Alfonso Gonzalez Jr. Examines Cars as Icons of LA Life in 'NO PARKING'
Highlighting how cars become both relics and witnesses.
















Summary
- Alfonso Gonzalez Jr.’s NO PARKING at Matthew Brown Gallery uses cars and urban structures to reflect the hidden lives of LA residents
- The exhibition features sculptures, multi-panel paintings and textured works
Matthew Brown Gallery opens NO PARKING, the second solo exhibition by Los Angeles based artist Alfonso Gonzalez Jr., on view through October 29.
The show presents vehicles as markers of city life. Burned vans, tagged trucks, crowded RVs and idle food trucks stand in for the people who inhabit them. Although no figures appear, the presence of workers, commuters and residents is strongly felt. Gonzalez Jr. treats each vehicle as a portrait of survival, time and memory.
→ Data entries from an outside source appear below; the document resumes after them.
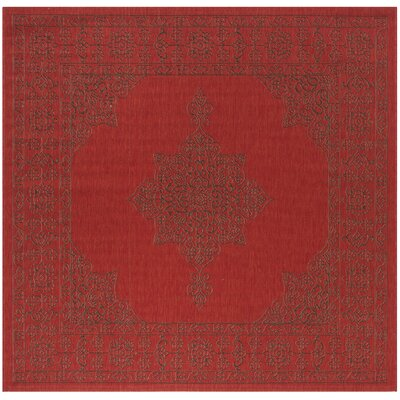 Amedee Red Indoor/Ourdoor Area Rug Rug Size: Square 67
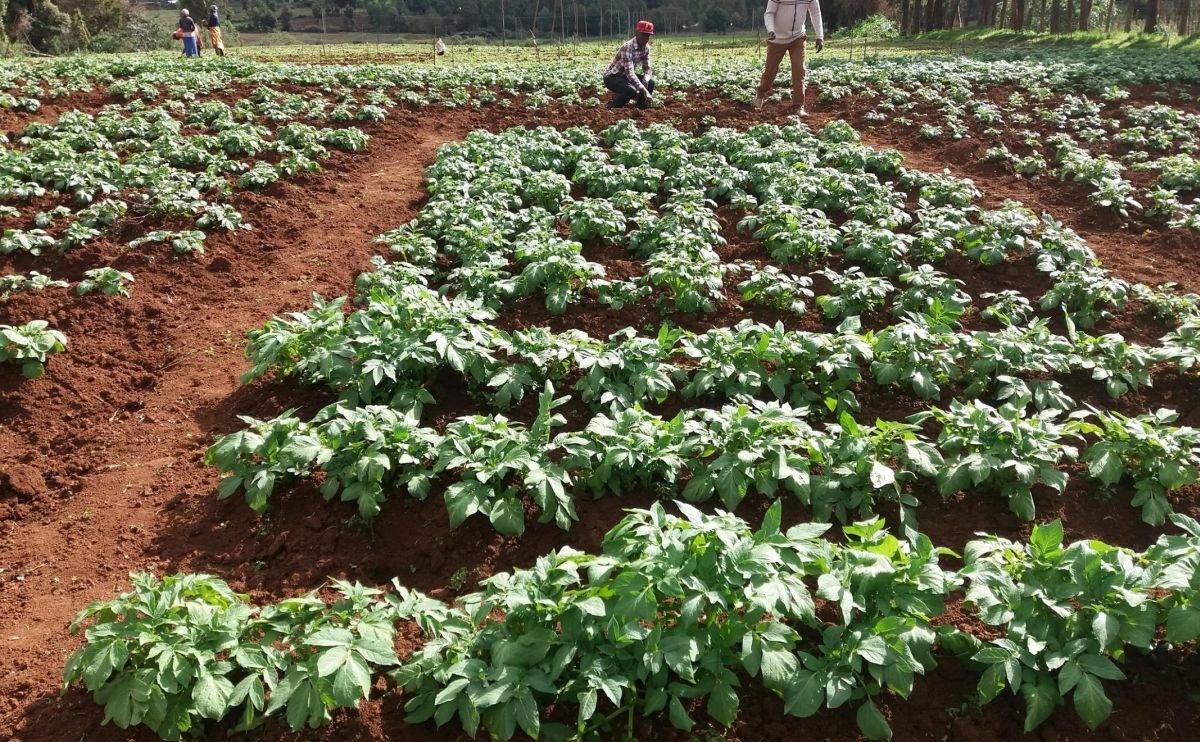 Scottish seed potato exporters set to increase tonnage to Brazil and Kenya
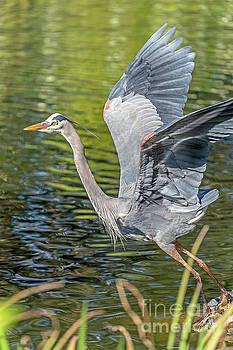 Heron Liftoff by Kate Brown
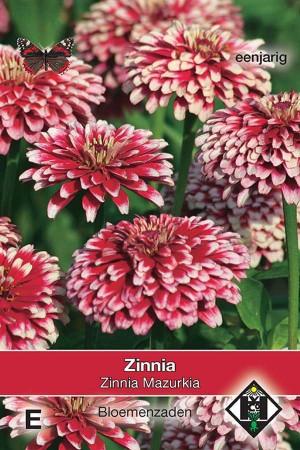 Zinnia Mazurkia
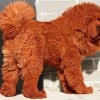 A Puppy Sells for $1.5 Million - Dollars for Dogs - How Much Is That Doggy in the Window?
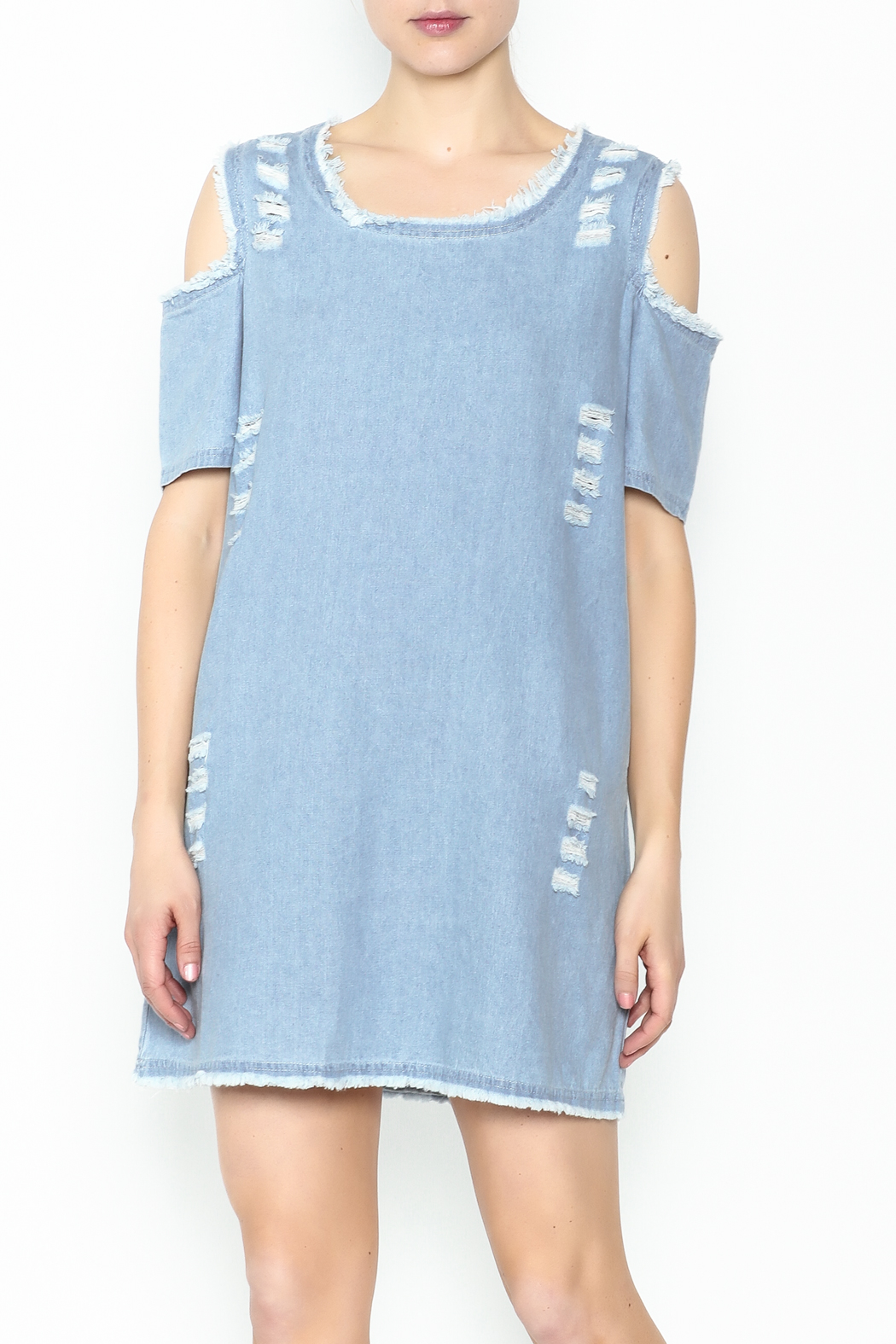 Goodtime Denim Tunic Dress - Front Cropped Image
The exhibition begins with two large-scale sculptures that resemble makeshift “No Parking” barriers and signage. Their rough paint and dirt recall both ancient structures and modern street detritus. Three nearby paintings reduce the metro landscape into meditations on texture and form.
In the main gallery, a 10-panel installation stretches across two walls. A spray-painted line links the canvases, echoing the rhythm of a mural. Works such as Medrano, a burned van beneath a mural of Michelangelo’s “Creation of Adam, and Tocco,” a fire-ravaged Porsche on the Malibu coast, highlight how cars become both relics and witnesses.
A trained sign painter, Gonzalez Jr. embraces imperfections with brush marks, spray streaks and layered textures that capture Los Angeles as a city of endurance, scars and fading traces.